歩み出す子孫-1
寒くて体中が寒い。口の中はヒリヒリ塩辛い。
疲労に目を開ける事もできないルビーに、グレンの声が切れ切れに届く。
――ほら、死にたくなきゃ掴まれ。
――お前の甘さが感染したのか?まさかアイツ、飛び込んでくるなんてな。
――でもまぁ、助かったな。俺じゃここまでだ……
――――じゃぁな、ルビー……
「っ!!グレン!?」
遠くなる声を追いかけようと、張り付く瞼を無理やりあけた。
「違う、俺だ」
途端にぎゅっと抱き締められ、頭上から苦々しげな声が降ってきた。
いつのまにかメルヴィンの膝の上で、しっかり抱きかかえられていた。二人ともびしょ濡れで、大きな毛布に包まれている。
「えっ!?え?メルヴィ……」
「しゃべると舌を噛むぞ。かなり揺れてるからな」
「??」
視線だけ動かしてキョロキョロ見ると、どうやら小さなボートに乗っているようだ。
ウォーレンとディオン隊長がオールを漕いでおり、なぜかタバサまで乗っていた。
空はまだ夜なのに、周囲がやけに明るいのは、海上で一艘の小型船が燃えているせいだった。
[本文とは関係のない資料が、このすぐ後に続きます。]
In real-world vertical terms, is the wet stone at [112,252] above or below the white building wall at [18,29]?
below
その更に向こうから、巨大な軍艦がゆっくり近づいてくる。
グレンの船は港にまだ停まっていたが、メチャクチャに壊れていた。
(な、なんで!?どうして!?)
ついさっきまで、グレンの船で捕われる寸前だったはずなのに、状況がまったく把握できない。
混乱しながらメルヴィンを見上げると、軽く頭を撫でられた。
「すぐ岸につく、休んでろ」
コクコクと頷いた。
いくら暖かい地でも、真冬の夜風は冷たく、ビショ濡れの身体は冷え切って歯がガチガチ鳴る。そっと背中に添えられた大きな手が、とても暖かい。
絶え間ない波の音に混ざり、大好きな低い声が耳元で不機嫌に囁いた。